Search replace with awk using 2 files

owwow14 · October 16, 2014, 5:59am

I have a bit of a complex problem that I would like to solve with

awk

. It is essentially a 2-part problem.

I have a large directory of files with the same format, each with 266 lines.
The first 206 lines of each file are filled with attribute information.
Then the following 60 lines consist of 202 values separated by commas.
The first position in each of these sixty lines is a word (string value), and the last position in each of these sixty lines is a number (1 or 0).
Is it possible to change the last slot ($202) numeric value of lines that contain certain strings that are indicated in a separate file?

To visualize the problem.
My data file looks like this:

@RELATION relationData

@ATTRIBUTE att0 STRING
@ATTRIBUTE att1 NUMERIC
@ATTRIBUTE att2 NUMERIC
@ATTRIBUTE att3 NUMERIC
....
@ATTRIBUTE att200 NUMERIC

@ATTRIBUTE class {1,0}

@DATA
hall,1,2,3,...,201,0
cat,1,2,3,...,201,1
dog,1,2,3,...,201,1
feather,1,2,3,...,201,1

I have a second file with a list of words (1 per line):

cat
feather

I want to change the final numeric value on those lines that contain a word in the second file to 0, so that my file result is:

@RELATION relationData

@ATTRIBUTE att0 STRING
@ATTRIBUTE att1 NUMERIC
@ATTRIBUTE att2 NUMERIC
@ATTRIBUTE att3 NUMERIC
....
@ATTRIBUTE att200 NUMERIC

@ATTRIBUTE class {1,0}

@DATA
hall,1,2,3,...,201,0
cat,1,2,3,...,201,0
dog,1,2,3,...,201,1
feather,1,2,3,...,201,0

Is this possible to do with

awk

? Any suggestions of how to tackle this problem?

Perhaps something like this:

awk -v ip1="$INPUT1" -v ip2="$INPUT2" '{gsub( /String1/, ip1);gsub( /String2/, ip2);print}' file

which I found HERE can be modified?

Akshay_Hegde · October 16, 2014, 7:19am

words to search

[akshay@nio tmp]$ cat word 
cat
feather

Data file

[akshay@nio tmp]$ cat myfile 
@RELATION relationData

@ATTRIBUTE att0 STRING
@ATTRIBUTE att1 NUMERIC
@ATTRIBUTE att2 NUMERIC
@ATTRIBUTE att3 NUMERIC
....
@ATTRIBUTE att200 NUMERIC

@ATTRIBUTE class {1,0}

@DATA
hall,1,2,3,...,201,0
cat,1,2,3,...,201,1
dog,1,2,3,...,201,1
feather,1,2,3,...,201,1

Code executed

[akshay@nio tmp]$ awk 'FNR==NR{A[$1];next}($1 in A){$NF=0}1' word FS=',' OFS=',' myfile

Output

@RELATION relationData

@ATTRIBUTE att0 STRING
@ATTRIBUTE att1 NUMERIC
@ATTRIBUTE att2 NUMERIC
@ATTRIBUTE att3 NUMERIC
....
@ATTRIBUTE att200 NUMERIC

@ATTRIBUTE class {1,0}

@DATA
hall,1,2,3,...,201,0
cat,1,2,3,... 201,0
dog,1,2,3,...,201,1
feather,1,2,3,... 201,0

owwow14 · October 16, 2014, 9:18am

Thank you Akshay, However, there are 2 input files.
Is there a specific order I should put the

List file

and the

Data file

?

Akshay_Hegde · October 16, 2014, 9:46am

Yes .

RavinderSingh13 · October 16, 2014, 9:49am

Hello owwow14,

Following may help you in same.

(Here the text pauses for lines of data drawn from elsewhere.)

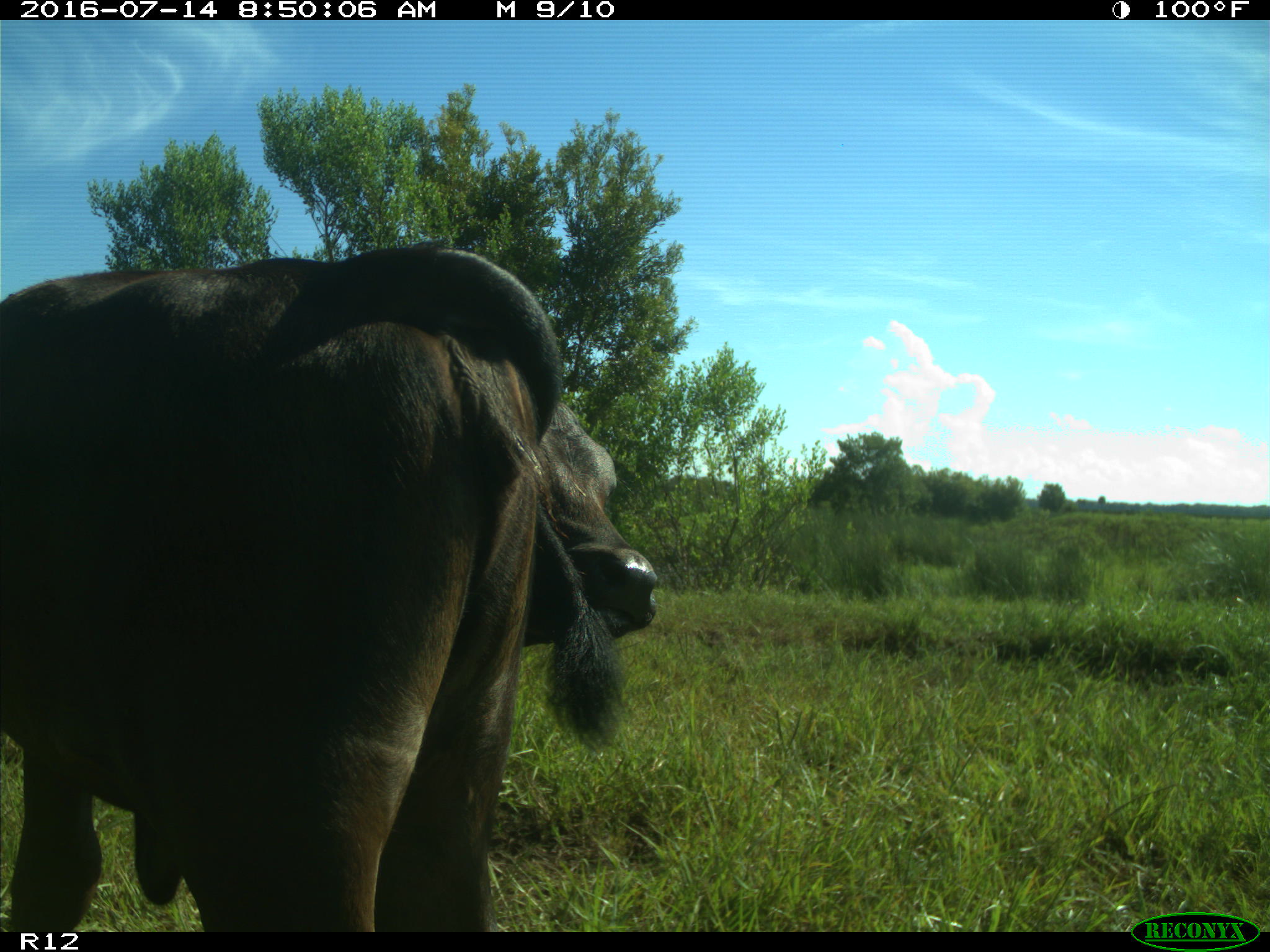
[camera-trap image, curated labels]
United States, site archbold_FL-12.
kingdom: Animalia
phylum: Chordata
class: Mammalia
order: Artiodactyla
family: Bovidae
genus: Bos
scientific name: Bos taurus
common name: domestic cow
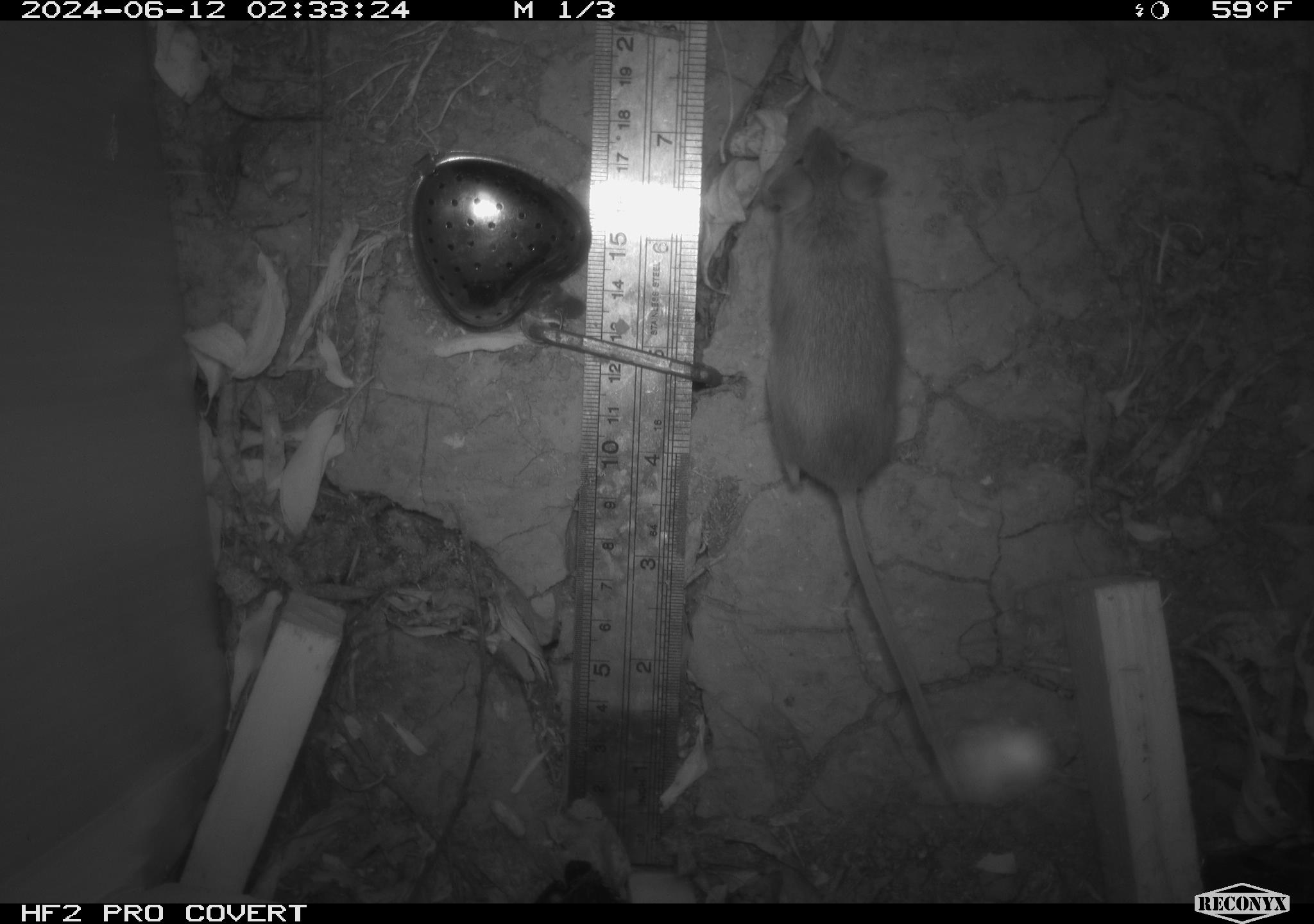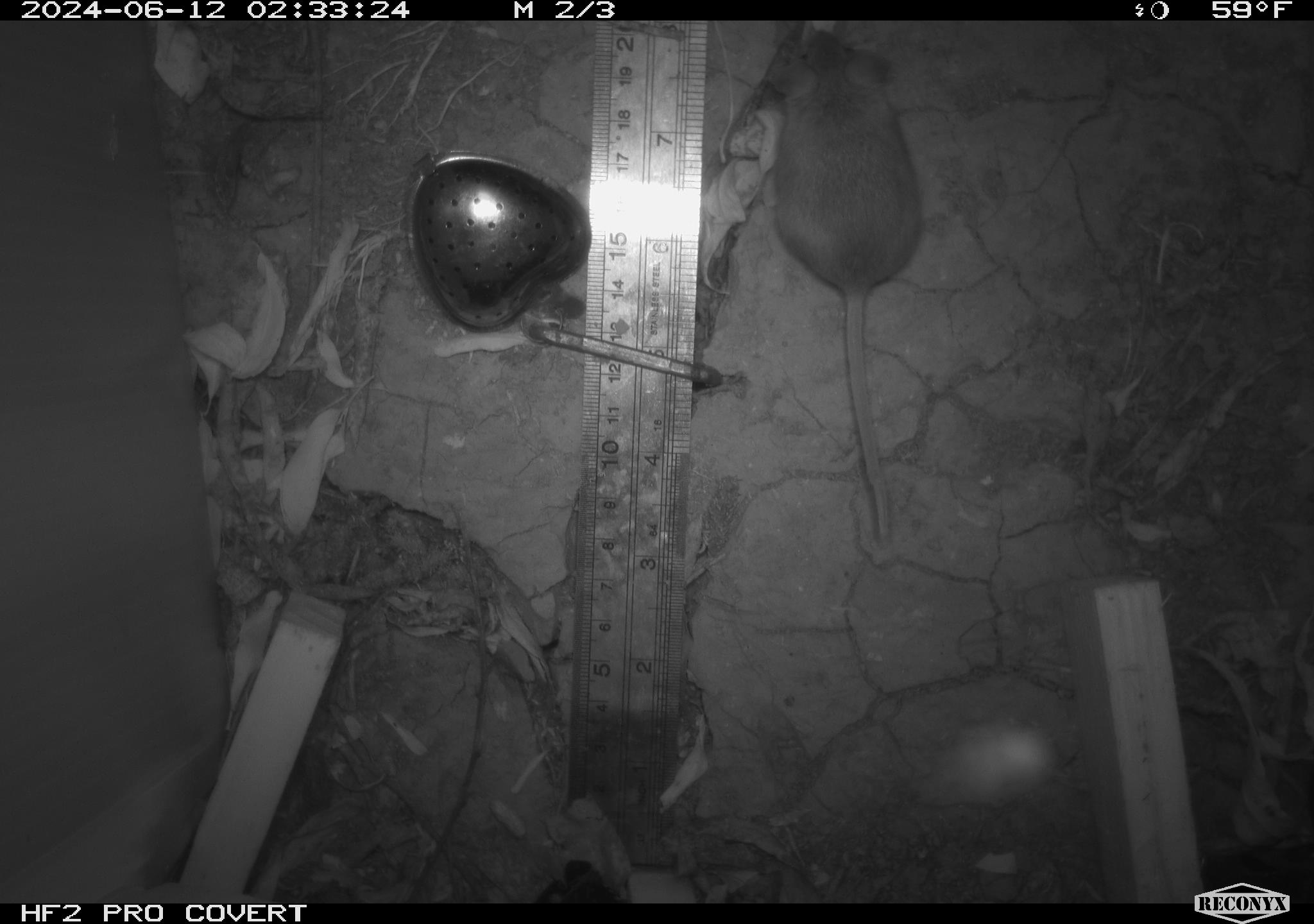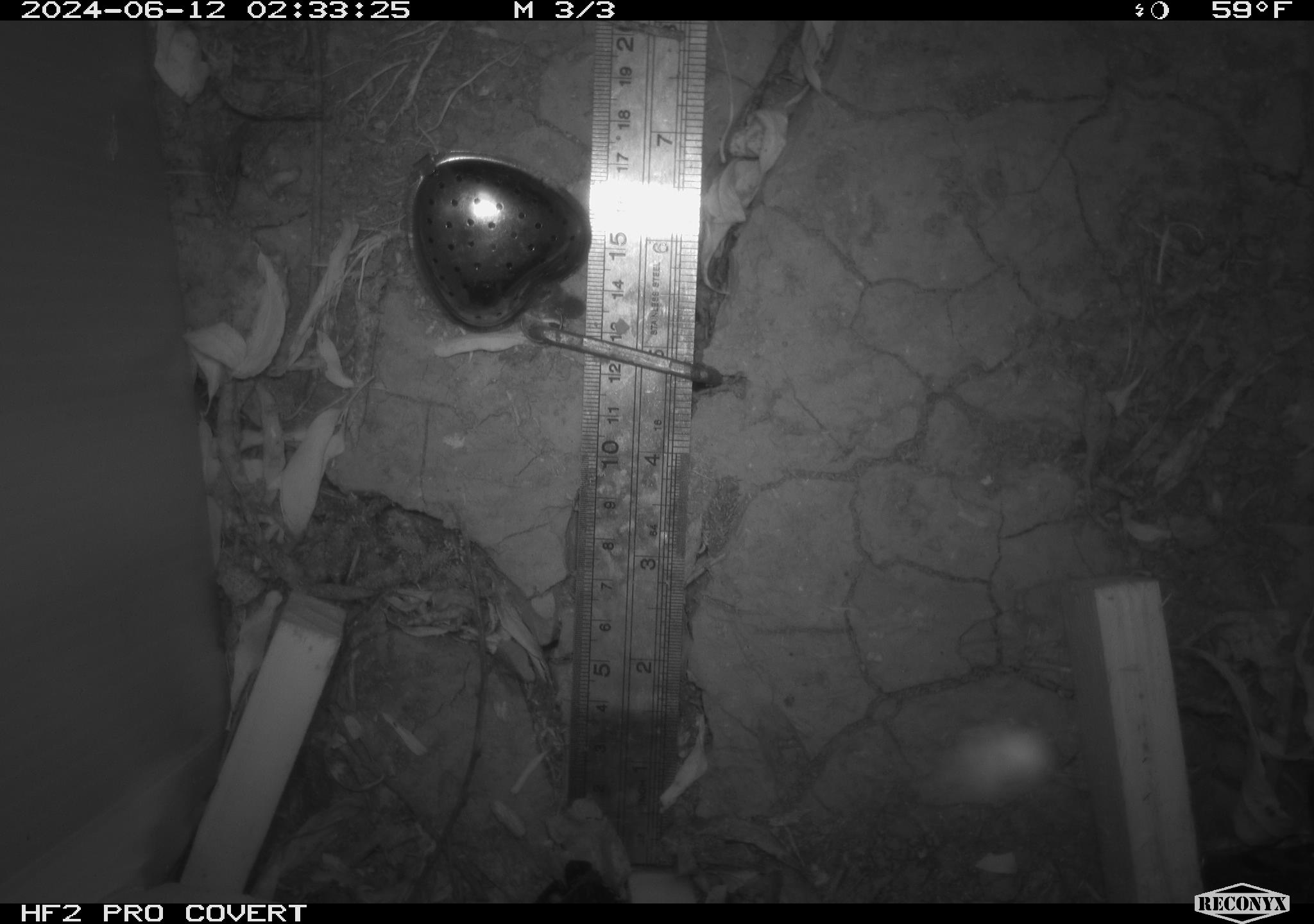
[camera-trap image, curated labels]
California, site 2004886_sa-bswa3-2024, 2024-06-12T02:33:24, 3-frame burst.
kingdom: Animalia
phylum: Chordata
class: Mammalia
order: Rodentia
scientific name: Rodentia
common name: mouse species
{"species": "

Using Akshay's approach but changing the file names to be more understandable format.

awk 'FNR==NR{A[$1];next}($1 in A){$NF=0}1' list FS=',' OFS=',' data

EDIT: yes order of files matters here, as condition FNR==NR will be true only when first file is getting read.

Thanks,
R. Singh